Van Morrison: Born To Sing: No Plan B

Written by October 1st, 2012 at 9:13 pm

Van Morrison
Born To Sing: No Plan B
Blue Note Records
Rating: 2.5 stars out of 5

Van Morrison’s latest, Born To Sing: No Plan B, is a shock of an album. It’s no small feat that Morrison, 67, still surprises and confounds on his 34th studio album, and Born To Sing is deserving of several career superlatives: It’s both the most traditionally jazz leaning and the crankiest, most pissed-off record the singer’s ever released. That those two superlatives don’t at all seem naturally congruous is part of the joke from Morrison, who spends a good 50% of Born To Sing’s 60 minute running time barking and growling, like an undergrad first discovering Marx, about economic inequality and the meaninglessness of money over a slick, light jazz.
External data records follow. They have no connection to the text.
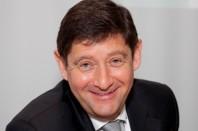 Patrick Kanner, président du conseil général du Nord, président de l'Union nationale des centres communaux d'action sociale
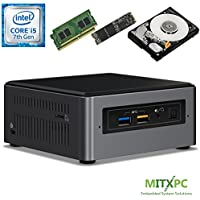 Intel BOXNUC7i5BNH Core i5-7260U NUC Mini PC w/ 32GB DDR4, 512GB NVMe M.2 SSD, 1 TB 2.5 HDD - Configured and Assembled by MITXPC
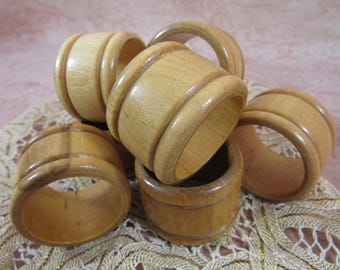 Vintage Wooden Napkin Holders set of 6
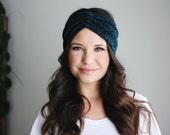 Paisley - Turban Style Headband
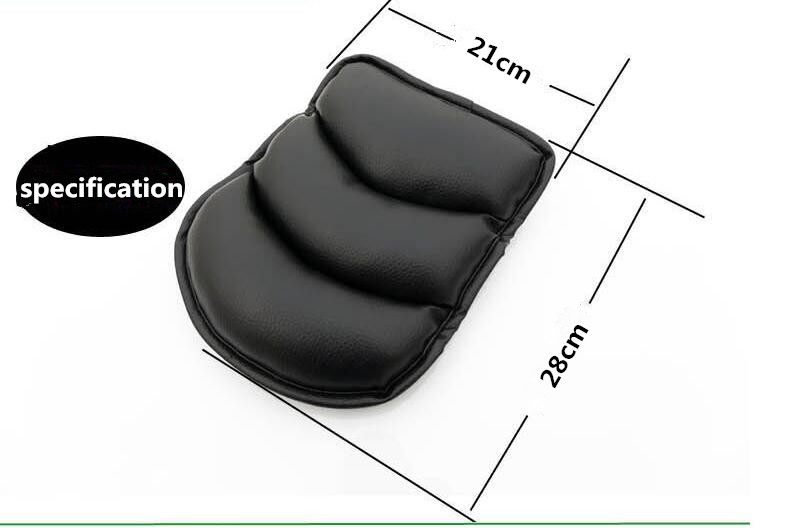 Car Styling Car Armrest Pad Protective Pad Mat For Mercedes Benzw203 W210 W204 W211 Clk C180 E200 C E S Cls Cla Slk A200 A180 Bright And Translucent In Appearance Exterior Accessories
There are some moments that have a bit more space to breathe. “Going Down To Monte Carlo” is desperate and sleazy, and the no-good gambler’s trip through high-stakes luxury is the most compelling story told on record. “Playing in the background, some kind of phony pseudo jazz,” Morrison sings, in a line that either might be a jab at his new sound, or else just the kind of sharp, fresh imagery the rest of Born To Sing is so fully lacking. The rest of “Monte Carlo,” which, at 8:12, is the longest track on the record, fades into an instrumental that serves as a reminder that latter day Van is as much a bandleader and arranger as he is a self-contained songwriter.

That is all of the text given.